• _WHAT YOU HAVE TO DO_:
Reproduce the entire listing word for word.

• _INFORMATION SUPPLIED_:
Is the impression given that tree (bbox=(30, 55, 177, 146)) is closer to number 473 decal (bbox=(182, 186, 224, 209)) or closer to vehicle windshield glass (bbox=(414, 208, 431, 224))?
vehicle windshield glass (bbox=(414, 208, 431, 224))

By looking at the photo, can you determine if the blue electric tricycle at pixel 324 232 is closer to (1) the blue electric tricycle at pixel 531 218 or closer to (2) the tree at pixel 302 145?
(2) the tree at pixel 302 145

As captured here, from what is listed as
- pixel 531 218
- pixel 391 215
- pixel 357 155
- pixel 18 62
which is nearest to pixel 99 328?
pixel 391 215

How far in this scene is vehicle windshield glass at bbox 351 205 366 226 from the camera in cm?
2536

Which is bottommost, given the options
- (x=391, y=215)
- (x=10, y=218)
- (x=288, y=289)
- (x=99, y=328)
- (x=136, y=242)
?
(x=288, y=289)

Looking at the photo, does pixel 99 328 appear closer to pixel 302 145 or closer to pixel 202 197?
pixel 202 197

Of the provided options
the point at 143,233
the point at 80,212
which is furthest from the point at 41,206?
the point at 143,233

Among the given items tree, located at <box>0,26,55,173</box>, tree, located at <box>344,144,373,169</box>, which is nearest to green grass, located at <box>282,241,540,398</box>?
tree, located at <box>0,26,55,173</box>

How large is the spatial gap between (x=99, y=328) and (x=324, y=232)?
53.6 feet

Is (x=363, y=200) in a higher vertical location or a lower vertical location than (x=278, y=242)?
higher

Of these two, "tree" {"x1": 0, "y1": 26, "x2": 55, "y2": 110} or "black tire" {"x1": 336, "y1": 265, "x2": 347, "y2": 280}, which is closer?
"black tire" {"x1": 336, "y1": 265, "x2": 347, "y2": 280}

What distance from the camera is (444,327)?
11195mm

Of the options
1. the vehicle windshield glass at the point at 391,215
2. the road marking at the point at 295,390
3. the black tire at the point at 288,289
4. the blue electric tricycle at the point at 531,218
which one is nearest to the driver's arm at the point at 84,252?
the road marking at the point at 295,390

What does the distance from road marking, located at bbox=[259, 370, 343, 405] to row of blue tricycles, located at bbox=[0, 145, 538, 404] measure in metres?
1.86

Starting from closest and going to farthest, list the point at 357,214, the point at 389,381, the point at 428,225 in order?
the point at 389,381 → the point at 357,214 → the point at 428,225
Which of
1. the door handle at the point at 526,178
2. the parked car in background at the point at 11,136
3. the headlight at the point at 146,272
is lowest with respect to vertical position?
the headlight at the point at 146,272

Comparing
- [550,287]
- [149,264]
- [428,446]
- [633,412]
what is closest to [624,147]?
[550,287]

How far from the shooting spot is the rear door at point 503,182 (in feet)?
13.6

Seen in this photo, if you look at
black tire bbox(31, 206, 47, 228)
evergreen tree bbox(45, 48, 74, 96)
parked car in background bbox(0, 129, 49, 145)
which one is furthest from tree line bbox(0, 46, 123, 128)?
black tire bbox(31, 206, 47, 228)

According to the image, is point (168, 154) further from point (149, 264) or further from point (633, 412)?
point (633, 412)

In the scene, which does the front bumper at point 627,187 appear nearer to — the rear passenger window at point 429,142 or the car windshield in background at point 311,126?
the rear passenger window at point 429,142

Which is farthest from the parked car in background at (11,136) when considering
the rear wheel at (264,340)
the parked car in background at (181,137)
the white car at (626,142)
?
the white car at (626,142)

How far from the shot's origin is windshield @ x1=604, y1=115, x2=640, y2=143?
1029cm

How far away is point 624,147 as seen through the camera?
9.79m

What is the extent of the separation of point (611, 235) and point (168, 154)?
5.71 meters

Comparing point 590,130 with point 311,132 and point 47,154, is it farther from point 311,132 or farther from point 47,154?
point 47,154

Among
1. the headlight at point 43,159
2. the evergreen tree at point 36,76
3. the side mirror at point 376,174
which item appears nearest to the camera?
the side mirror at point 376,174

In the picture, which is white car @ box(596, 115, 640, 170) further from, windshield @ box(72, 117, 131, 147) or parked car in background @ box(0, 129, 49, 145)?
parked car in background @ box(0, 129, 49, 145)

• _SOLUTION_:
Is the impression given that tree (bbox=(30, 55, 177, 146)) is closer to number 473 decal (bbox=(182, 186, 224, 209)) or closer to vehicle windshield glass (bbox=(414, 208, 431, 224))?
vehicle windshield glass (bbox=(414, 208, 431, 224))

By looking at the photo, can you determine if the blue electric tricycle at pixel 324 232 is closer to (1) the blue electric tricycle at pixel 531 218 or closer to (2) the tree at pixel 302 145?
(2) the tree at pixel 302 145

As captured here, from what is listed as
- pixel 531 218
- pixel 391 215
- pixel 357 155
- pixel 18 62
which is nearest to pixel 99 328?
pixel 391 215

How far in this scene is vehicle windshield glass at bbox 351 205 366 226 from the camera in cm?
2536

Which is bottommost, given the options
- (x=391, y=215)
- (x=10, y=218)
- (x=288, y=289)
- (x=99, y=328)
- (x=136, y=242)
?
(x=288, y=289)

Looking at the photo, does pixel 99 328 appear closer to pixel 302 145 or closer to pixel 202 197?
pixel 202 197

Of the provided options
the point at 143,233
the point at 80,212
which is furthest from the point at 41,206?
the point at 143,233

Among the given items tree, located at <box>0,26,55,173</box>, tree, located at <box>344,144,373,169</box>, which is nearest to green grass, located at <box>282,241,540,398</box>?
tree, located at <box>0,26,55,173</box>

How large is the spatial gap between (x=99, y=328) and (x=324, y=232)?
53.6 feet

Is (x=363, y=200) in a higher vertical location or a lower vertical location than (x=278, y=242)?
higher

Of these two, "tree" {"x1": 0, "y1": 26, "x2": 55, "y2": 110} or "black tire" {"x1": 336, "y1": 265, "x2": 347, "y2": 280}, which is closer?
"black tire" {"x1": 336, "y1": 265, "x2": 347, "y2": 280}

What distance from the camera is (444,327)?
11195mm

Of the options
1. the vehicle windshield glass at the point at 391,215
2. the road marking at the point at 295,390
3. the black tire at the point at 288,289
4. the blue electric tricycle at the point at 531,218
which one is nearest to the driver's arm at the point at 84,252?
the road marking at the point at 295,390

What does the distance from road marking, located at bbox=[259, 370, 343, 405] to row of blue tricycles, located at bbox=[0, 145, 538, 404] measure in metres?
1.86

Starting from closest and going to farthest, list the point at 357,214, the point at 389,381, the point at 428,225 in order?
the point at 389,381 → the point at 357,214 → the point at 428,225
Which of
1. the door handle at the point at 526,178
2. the parked car in background at the point at 11,136
3. the headlight at the point at 146,272
is lowest with respect to vertical position?
the headlight at the point at 146,272

Comparing
- [550,287]
- [149,264]
- [428,446]
- [633,412]
what is closest to [624,147]?
[550,287]

How far from the shooting spot is the rear door at point 503,182 (in feet)?
13.6

Seen in this photo, if you look at
black tire bbox(31, 206, 47, 228)
evergreen tree bbox(45, 48, 74, 96)
parked car in background bbox(0, 129, 49, 145)
which one is furthest from tree line bbox(0, 46, 123, 128)?
black tire bbox(31, 206, 47, 228)

According to the image, is point (168, 154) further from point (149, 264) or further from point (633, 412)?
point (633, 412)

In the scene, which does the front bumper at point 627,187 appear nearer to — the rear passenger window at point 429,142 or the car windshield in background at point 311,126?
the rear passenger window at point 429,142

Which is farthest from the parked car in background at (11,136) when considering
the rear wheel at (264,340)
the parked car in background at (181,137)
the white car at (626,142)
?
the white car at (626,142)

How far from the shot's origin is windshield @ x1=604, y1=115, x2=640, y2=143?
1029cm

How far away is point 624,147 as seen through the camera?
9.79m

What is the extent of the separation of point (611, 235) and point (168, 154)?
5.71 meters

Comparing point 590,130 with point 311,132 and point 47,154, is it farther from point 311,132 or farther from point 47,154?
point 47,154

Among
1. the headlight at point 43,159
2. the evergreen tree at point 36,76
3. the side mirror at point 376,174
which item appears nearest to the camera?
the side mirror at point 376,174

In the picture, which is white car @ box(596, 115, 640, 170) further from, windshield @ box(72, 117, 131, 147) or parked car in background @ box(0, 129, 49, 145)?
parked car in background @ box(0, 129, 49, 145)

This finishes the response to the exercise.